European Efforts in Transitional Justice While Implementing Universal Jurisdiction: ICJ Belgium v. Senegal Case
© Springer International Publishing Switzerland 2015
Pat Gibbons and Hans-Joachim Heintze (eds.)The Humanitarian Challenge10.1007/978-3-319-13470-3_1010. European Efforts in Transitional Justice While Implementing Universal Jurisdiction: ICJ Belgium v. Senegal Case
(1)
Institute of International and European Union Law, Law Faculty, Vilnius University, Vilnius, Lithuania
10.1 Introduction
On 20th July 2012 the International Court of Justice ruled that Senegal must submit the case of Chad’s former leader Mr. Hissène Habré to its competent authorities for the purpose of prosecution if it does not extradite him to Belgium. The international consensus that the perpetrators of international crimes should not go unpunished is being advanced by established international criminal tribunals, treaty obligations and a growing number of countries that recognise universal jurisdiction for their national courts, which may have an important role to play in balancing justice and peace, accountability and stability in transitional societies as in Mr. Habré’s case. Despite the fact that universal jurisdiction (International Law Association 2000, p. 2)1 is being accepted by States while trying to comply with their international obligations, difficulties arise when it comes to the implementation of universal jurisdiction because of its concurrency with existing judicial mechanisms. The authors of this article argue that internationally recognised values and reparatory justice for victims of the conflict must be placed on a State’s power to choose which cases involving core international crimes are the objects of the exercising of its criminal jurisdiction, including universal jurisdiction and universal jurisdiction in absentia, after taking the principle of subsidiarity into account.
10.2 Universal Jurisdiction as a Comprehensible Remedy
Universal jurisdiction, being accepted widely as a tool to fight international impunity, is still one of international law’s more controversial topics (O’Keefe 2004, p. 736). Despite the positive effect of filling the impunity gap, the risk of possible negative consequences should be kept in mind when exercising universal jurisdiction. Unbridled universal jurisdiction can challenge the world order and deprive individuals of their rights when used in a politically motivated manner or for vexatious purposes. Even with the best of intentions, universal jurisdiction can be used imprudently, resulting in: unnecessary frictions between States, potential abuses of legal processes, and undue harassment of individuals prosecuted or pursued for prosecution under this theory (Bassiouni 2008, p. 153). Consequently, it is of the utmost importance firstly, to understand the essence of the doctrine of universal jurisdiction and, secondly, to implement universal jurisdiction with clear awareness of its risks.
::::
### PROMPT 1:
Answer these questions about the universal jurisdiction excerpt, each on its own line:
(a) On what date did the International Court of Justice rule on Senegal's obligations?
(b) To which country must Senegal extradite Mr. Hissène Habré if it does not submit his case for prosecution?
(c) What three results of imprudent use of universal jurisdiction does Section 10.2 list?
### PROMPT 2:
Take the universal jurisdiction excerpt further, beginning after its final sentence.
The listing after this point comes from a separate, unrelated source.

### MATERIAL PROVIDED:
::::
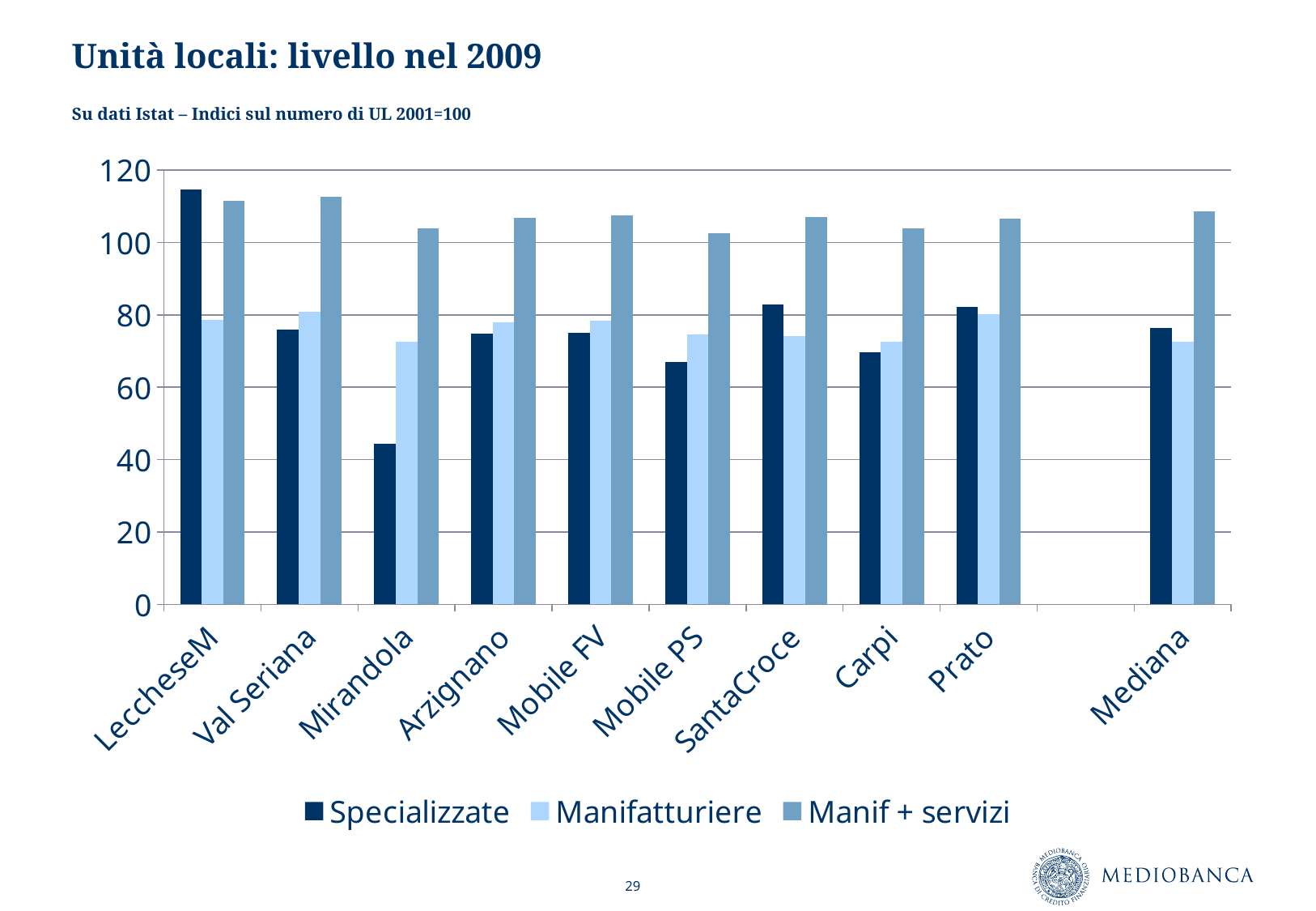
How many series does the legend list? 3 Is the Specializzate value for LeccheseM greater or less than 100? greater For Mirandola, which is larger: the Specializzate value or the Manifatturiere value? Manifatturiere Is the Specializzate value for Mobile PS greater or less than 80? less Is the Manif + servizi value for Mobile PS greater or less than 100? greater What is the title of the chart? Unità locali: livello nel 2009 What kind of chart is shown on the slide? bar chart For SantaCroce, which is larger: the Specializzate value or the Manifatturiere value? Specializzate How many categories are shown on the x axis? 10 Which category has the highest Specializzate value? LeccheseM Which category has the lowest Specializzate value? Mirandola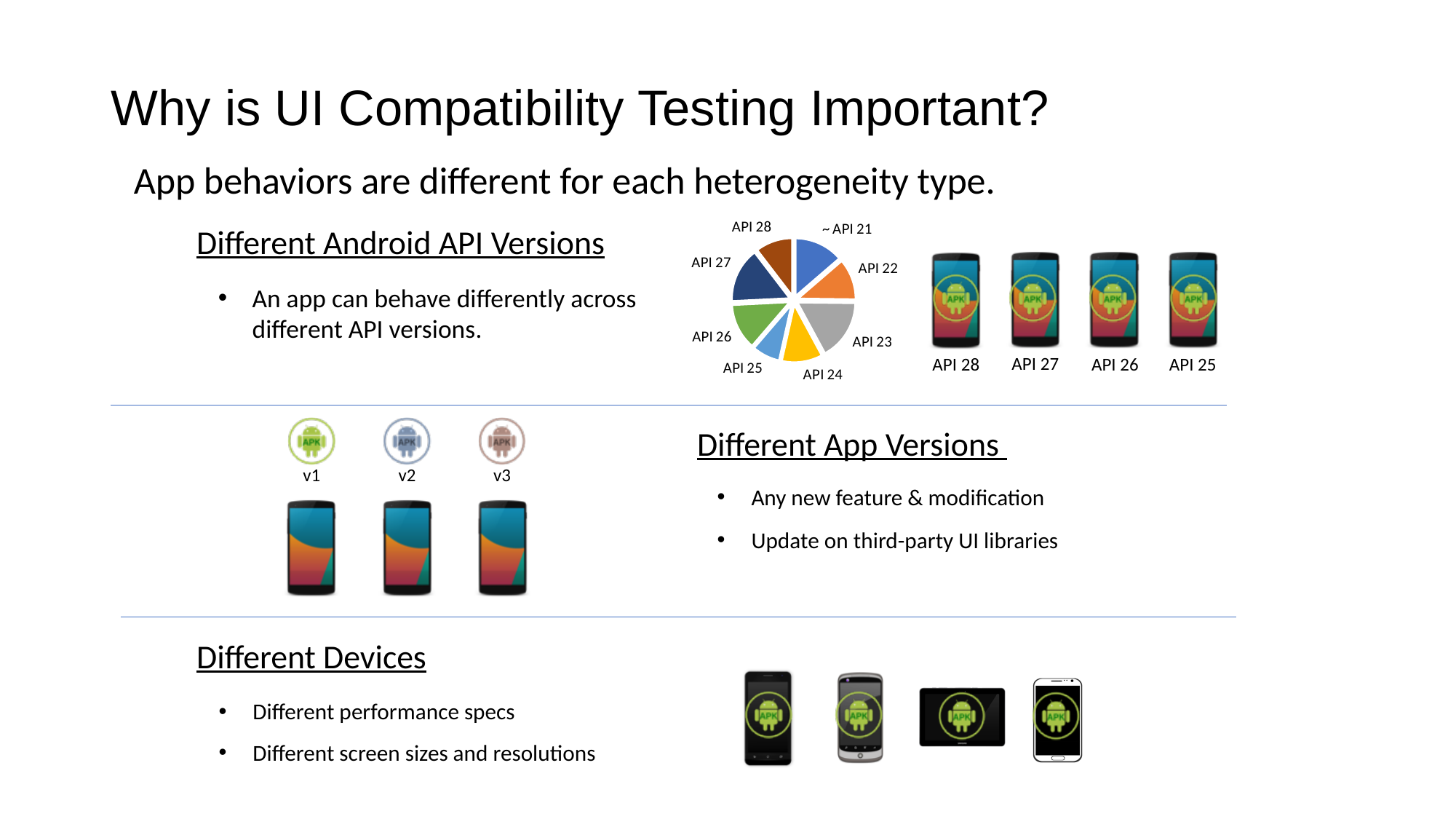
What is the highest API version labelled on the pie chart? API 28 What kind of chart is shown on the slide? pie chart What colour is the API 24 slice in the pie chart? yellow Which slice of the pie chart is labelled with a tilde (~) prefix? ~ API 21 How many slices does the pie chart have? 8 In the pie chart, which slice is larger: API 23 or API 25? API 23 Which slice of the pie chart appears smallest? API 25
::::
### OUTPUT 1:
(a) 20th July 2012.
(b) Belgium.
(c) Unnecessary frictions between States, potential abuses of legal processes, and undue harassment of individuals prosecuted or pursued for prosecution.

### OUTPUT 2:
The assertion of universal jurisdiction originated in 1927 when the Permanent Court of International Justice in The Case of S.S. ‘Lotus’ (France v. Turkey), (the Lotus case) Stated that ‘in all systems of law the principle of the territorial character of criminal law is fundamental’, although it also added that ‘[t]he territoriality of criminal law (…) is not an absolute principle of international law and by no means coincides with territorial sovereignty’ (Lotus case, p. 20). It further added:
(…) jurisdiction is certainly territorial; it cannot be exercised by a State outside its territory except by virtue of a permissive rule derived from international custom or from a convention. It does not, however, follow that international law prohibits a State from exercising jurisdiction in its own territory, in respect of any case which relates to acts which have taken place abroad, and in which it cannot rely on some permissive rule of international law (…) Far from laying down a general prohibition to the effect that States may not extend the application of their laws and the jurisdiction of their courts to persons, property and acts outside their territory, [international law] leaves them in this respect a wide measure of discretion which is only limited in certain cases by prohibitive rules; as regards other cases, every State remains free to adopt the principles which it regards as best and most suitable (Lotus case, pp. 18–19).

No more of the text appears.